Lädt...


📚 CI/CD Pipelines for Data Processing Applications on Azure Part 1: Container Instances


Nachrichtenbereich: 🔧 AI Nachrichten
🔗 Quelle: towardsdatascience.com

Image generated with The AI Comic Factory: https://huggingface.co/spaces/jbilcke-hf/ai-comic-factory

A Step-by Step Guide to Deploying Docker Containers with GitHub Actions

Introduction

Manually creating and deploying resources to Azure and other cloud providers is relatively easy and may, in some case, be enough. However, more often than not, deployed resources will need to change over time, which in turn requires a lot of extra work maintaining and redeploying resources. In order to automate these tasks, developers and data professionals can instead use an infrastructure-as-code (IaC) approach and create pipelines for continuous integration and deployment (CI/CD). This approach enables developers to write code that automatically defines and redeploys resources whenever changes are made.

In this step-by-step guide, we will build pipelines for a data processing application to perform the following tasks:

  • Provision a Container registry
  • build and push a Docker Image to the registry
  • create a Container Instance that runs the data processing workload
  • enable ‘managed identity’ access to Azure Key Vault, which allows our application to retrieve access keys to other resources such as storage accounts
  • deploy the above resources to a test and a production environment using different triggers for running the pipelines

Getting started

For the purpose of demonstration, the application itself consists of a very simple R-script that loads a dataset, prints the first few rows and returns the dataset to a storage account. Keep in mind, that the application code is not important to the rest of the pipeline and can easily be substituted by your own code.

To get started you will need an Azure account. You may also want to install the Azure CLI on your local system. However, you can also choose to run Azure CLI commands through the Cloud Shell found in the Azure portal.

As our application transfers data to and from Azure Blob Storage and returns, you may find it useful to install Azure Storage Explorer, which makes it a little easier to upload files and verify that the application runs correctly and returns the processed data.

Step 1: Cloning the repo and setting up static resources.

First you will need to clone this repo. The README-file details how to do this using RStudio, but you’re free to use your preferred IDE.

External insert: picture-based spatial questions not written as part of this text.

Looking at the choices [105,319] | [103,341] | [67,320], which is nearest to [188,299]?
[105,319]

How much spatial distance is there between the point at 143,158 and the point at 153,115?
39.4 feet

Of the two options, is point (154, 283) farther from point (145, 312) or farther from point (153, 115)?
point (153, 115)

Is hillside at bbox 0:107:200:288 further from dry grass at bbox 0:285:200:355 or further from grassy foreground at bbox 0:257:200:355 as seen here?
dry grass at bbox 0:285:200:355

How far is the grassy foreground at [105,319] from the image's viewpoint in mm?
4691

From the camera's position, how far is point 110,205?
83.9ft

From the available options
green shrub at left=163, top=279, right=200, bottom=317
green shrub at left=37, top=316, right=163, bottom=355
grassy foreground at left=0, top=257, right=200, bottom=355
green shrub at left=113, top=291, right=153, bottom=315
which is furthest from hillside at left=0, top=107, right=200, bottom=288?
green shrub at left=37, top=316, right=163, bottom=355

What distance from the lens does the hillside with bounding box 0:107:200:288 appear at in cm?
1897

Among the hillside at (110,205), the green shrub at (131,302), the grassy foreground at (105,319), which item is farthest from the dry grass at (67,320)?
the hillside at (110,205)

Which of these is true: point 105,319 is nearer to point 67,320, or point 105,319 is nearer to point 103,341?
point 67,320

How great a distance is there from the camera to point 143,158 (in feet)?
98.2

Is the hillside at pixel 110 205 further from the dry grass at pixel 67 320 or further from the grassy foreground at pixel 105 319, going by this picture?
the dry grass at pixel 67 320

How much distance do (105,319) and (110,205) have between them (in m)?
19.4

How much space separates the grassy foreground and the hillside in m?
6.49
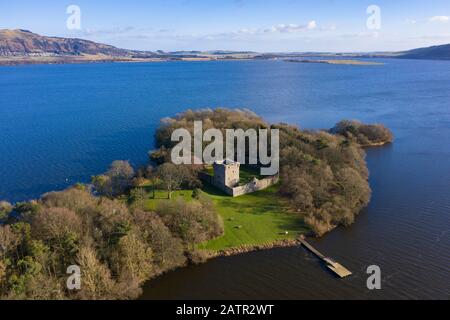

Next, using the Azure Portal, create the following resources:

  • a resource group that will contain all other resources.
  • a storage account with a blob container with two folders: one for input files and another for output files. In our case, these should be named ‘input’ and ‘output’, respectively. Store a small dataset as a csv-file named ‘input_data.csv’ inside the input container.
  • a key vault in which you will need to store the primary access key to your storage account as a secret.

In step 3, you will need the name of your key vault as well as the name of your secret containing the primary access key.

Step 2: linking GitHub to Azure

In order to update Azure resources, we need to grant GitHub permission to do so.

First, login to your Azure account using the Azure CLI.

az login

Then copy the id value from the JSON output, which is the subscription id. Paste the subscription id into the command below and run it. This creates a ‘service principal’ with role-based access control, which may be thought of as a user acting on your behalf when deploying or updating resources with a GitHub Actions workflow.

az ad sp create-for-rbac \
--name "your-app-name" \
--role Owner \
--scopes /subscriptions/<your-subscription-id>/resourceGroups/<your-resource-group-name> \
--sdk-auth

Copy the entire JSON output and go to your GitHub repo and click settings > Secrets and variables > Actions.

Create a new repository secret and name it AZURE_CREDENTIALS. Paste in the JSON output from the above command and save.

Step 3: modifying scripts

In this scenario, we are deploying a simple R-script that doesn’t do much. As such, the Dockerfile is also kept very simple. Both these files will obviously need to be modified according to your requirements and preferred programming language. However, if you’re new to this, it might be useful to get your pipeline up and running with the code as is before applying your own code.

If you choose to proceed with the current R-script (script.R), you will only need to modify the values {keyvault-name} , {access-key-name} and {storage-account-name} (omitting the brackets).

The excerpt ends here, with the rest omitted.